*Document text*

---*---

I’m playing with Apache Spark seriously for about a year now and it’s a wonderful piece of software. Nevertheless, while the Java motto is “Write once, run anywhere” it doesn’t really apply to Apache Spark which depend on adding an executable winutils.exe to run on Windows (learn more here).

That feel a bit odd but it’s fine … until you need to run it on a system where adding a .exe will provoke an unsustainable delay (many months) for security reasons (time to have political leverage for a security team to probe the code).

Obviously, I’m obsessed with results and not so much with issues. Everything is open source so the solution just laid in front of me : hacking Hadoop. An hour later the problem was fixed. Not cleanly by many standard, but fixed.

The fix

I made a Github repo with a seed for a Spark / Scala program. You can find here. Basically I just override 3 files from hadoop :

  • org.apache.hadoop.fs.RawLocalFileSystem
  • org.apache.hadoop.security.Groups
  • org.apache.hadoop.util.Shell

The modifications themselves are quite minimal. I basically avoid locating or calling winutils.exe and return a dummy value when needed.

In order to avoid useless message in your console log you can disable logging for some Hadoop classes by adding those lines below in you log4j.properties (or whatever you are using for log management) like it’s done in the seed program.

---*---

*Exercise requirements*
• a. Answer these from the post about running Spark on Windows:
(i) Which executable does Apache Spark depend on to run on Windows?
(ii) How long did it take to fix the problem?
(iii) Which three Hadoop classes are overridden?
• b. Pick up the post about running Spark on Windows and continue it from its last sentence.
The data further down has no connection to the post about running Spark on Windows.

*Records shown*
---*---

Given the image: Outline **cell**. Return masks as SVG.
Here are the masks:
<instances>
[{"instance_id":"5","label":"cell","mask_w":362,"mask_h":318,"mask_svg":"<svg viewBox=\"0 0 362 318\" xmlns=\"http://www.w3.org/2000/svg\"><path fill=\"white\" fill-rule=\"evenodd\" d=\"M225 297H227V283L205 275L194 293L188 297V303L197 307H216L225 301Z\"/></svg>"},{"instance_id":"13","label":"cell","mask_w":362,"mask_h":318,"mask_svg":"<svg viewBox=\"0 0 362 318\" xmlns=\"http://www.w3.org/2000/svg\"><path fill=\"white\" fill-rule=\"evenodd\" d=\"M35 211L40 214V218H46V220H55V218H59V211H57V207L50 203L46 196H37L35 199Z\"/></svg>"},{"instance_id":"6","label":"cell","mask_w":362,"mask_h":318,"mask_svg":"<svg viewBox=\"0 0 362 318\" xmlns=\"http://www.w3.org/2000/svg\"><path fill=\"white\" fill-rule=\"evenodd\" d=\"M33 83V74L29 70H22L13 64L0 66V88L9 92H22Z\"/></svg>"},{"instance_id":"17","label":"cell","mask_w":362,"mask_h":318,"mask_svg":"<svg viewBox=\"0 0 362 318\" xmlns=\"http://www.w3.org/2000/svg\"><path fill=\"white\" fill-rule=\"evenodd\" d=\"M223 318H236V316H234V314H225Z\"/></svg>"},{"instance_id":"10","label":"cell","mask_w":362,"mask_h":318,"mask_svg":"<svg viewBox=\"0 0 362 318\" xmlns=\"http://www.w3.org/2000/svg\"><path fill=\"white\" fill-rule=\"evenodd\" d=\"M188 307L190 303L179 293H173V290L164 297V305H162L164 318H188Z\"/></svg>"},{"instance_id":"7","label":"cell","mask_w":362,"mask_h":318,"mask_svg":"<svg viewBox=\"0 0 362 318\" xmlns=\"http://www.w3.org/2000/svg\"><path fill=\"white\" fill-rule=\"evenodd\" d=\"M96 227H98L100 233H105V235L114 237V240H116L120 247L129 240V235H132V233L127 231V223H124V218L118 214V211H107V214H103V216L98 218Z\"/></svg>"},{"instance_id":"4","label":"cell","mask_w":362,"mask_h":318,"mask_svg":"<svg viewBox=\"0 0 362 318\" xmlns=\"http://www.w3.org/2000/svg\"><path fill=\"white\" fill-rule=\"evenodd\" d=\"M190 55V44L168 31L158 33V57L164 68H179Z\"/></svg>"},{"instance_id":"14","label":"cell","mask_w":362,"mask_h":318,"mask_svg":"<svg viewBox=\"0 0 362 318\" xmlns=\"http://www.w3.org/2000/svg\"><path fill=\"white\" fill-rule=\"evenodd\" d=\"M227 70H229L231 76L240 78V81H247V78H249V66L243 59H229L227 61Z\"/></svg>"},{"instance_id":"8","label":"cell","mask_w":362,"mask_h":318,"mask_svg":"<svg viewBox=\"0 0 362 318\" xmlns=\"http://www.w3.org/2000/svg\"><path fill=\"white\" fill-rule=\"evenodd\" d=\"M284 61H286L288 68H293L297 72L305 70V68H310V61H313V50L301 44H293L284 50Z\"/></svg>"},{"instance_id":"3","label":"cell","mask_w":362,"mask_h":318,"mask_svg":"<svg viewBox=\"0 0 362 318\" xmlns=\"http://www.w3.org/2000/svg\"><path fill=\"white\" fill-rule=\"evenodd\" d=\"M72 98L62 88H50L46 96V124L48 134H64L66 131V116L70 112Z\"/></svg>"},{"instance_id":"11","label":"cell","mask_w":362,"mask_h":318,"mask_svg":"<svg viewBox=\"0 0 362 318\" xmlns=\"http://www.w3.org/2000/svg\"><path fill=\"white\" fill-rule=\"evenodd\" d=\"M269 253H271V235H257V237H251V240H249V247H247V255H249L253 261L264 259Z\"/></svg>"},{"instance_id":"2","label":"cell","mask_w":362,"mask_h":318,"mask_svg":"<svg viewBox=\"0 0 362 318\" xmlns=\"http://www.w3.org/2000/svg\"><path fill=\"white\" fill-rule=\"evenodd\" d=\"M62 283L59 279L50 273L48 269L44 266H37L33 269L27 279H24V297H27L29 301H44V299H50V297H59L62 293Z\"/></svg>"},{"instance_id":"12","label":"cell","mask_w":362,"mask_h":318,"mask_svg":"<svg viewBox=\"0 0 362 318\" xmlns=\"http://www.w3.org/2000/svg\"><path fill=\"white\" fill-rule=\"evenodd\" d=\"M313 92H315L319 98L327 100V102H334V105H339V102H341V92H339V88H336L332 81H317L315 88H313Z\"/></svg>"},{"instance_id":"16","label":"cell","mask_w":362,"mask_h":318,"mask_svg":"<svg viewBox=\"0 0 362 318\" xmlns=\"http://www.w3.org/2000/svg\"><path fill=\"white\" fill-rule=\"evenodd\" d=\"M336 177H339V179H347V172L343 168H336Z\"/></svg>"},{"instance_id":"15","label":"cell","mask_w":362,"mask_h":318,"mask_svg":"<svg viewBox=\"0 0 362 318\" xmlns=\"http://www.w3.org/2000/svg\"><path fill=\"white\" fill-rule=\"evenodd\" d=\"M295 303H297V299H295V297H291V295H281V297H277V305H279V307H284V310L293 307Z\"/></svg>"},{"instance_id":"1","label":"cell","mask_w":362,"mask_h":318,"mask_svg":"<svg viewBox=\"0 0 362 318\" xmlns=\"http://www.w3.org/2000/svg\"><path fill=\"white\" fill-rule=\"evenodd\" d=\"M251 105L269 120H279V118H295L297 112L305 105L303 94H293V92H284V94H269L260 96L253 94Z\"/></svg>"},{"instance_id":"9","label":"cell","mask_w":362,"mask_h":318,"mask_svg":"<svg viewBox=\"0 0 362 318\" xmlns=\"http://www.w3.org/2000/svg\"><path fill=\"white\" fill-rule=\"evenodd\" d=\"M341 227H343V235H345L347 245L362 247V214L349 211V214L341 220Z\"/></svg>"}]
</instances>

---*---

*Answers to this exercise*
• a.
(i) winutils.exe
(ii) An hour.
(iii) org.apache.hadoop.fs.RawLocalFileSystem, org.apache.hadoop.security.Groups and org.apache.hadoop.util.Shell.

• b.
# Hadoop complaining we don't have winutils.exe

While I might have missed some use cases, I tested the fix with Hive and Thrift and everything worked well. It is based on hadoop 2.6.5 which is currently used by Spark 2.4.0 package on mvnrepository.

Is it safe?

That’s all nice and well but doesn’t winutils.exe fulfill an important role, especially as we are touching something inside a package called security?

Indeed, we are basically bypassing most of the right management at the filesystem level by removing winutils.exe. That wouldn’t be a great idea for a big Spark cluster with many users. But in most case, if you are running Spark on Windows it’s just for an analyst or a small team which share the same rights. As all the input data for Spark is stored in CSV files in my case, there is no point of having an higher security in Spark.

I hope the tips can help some of you.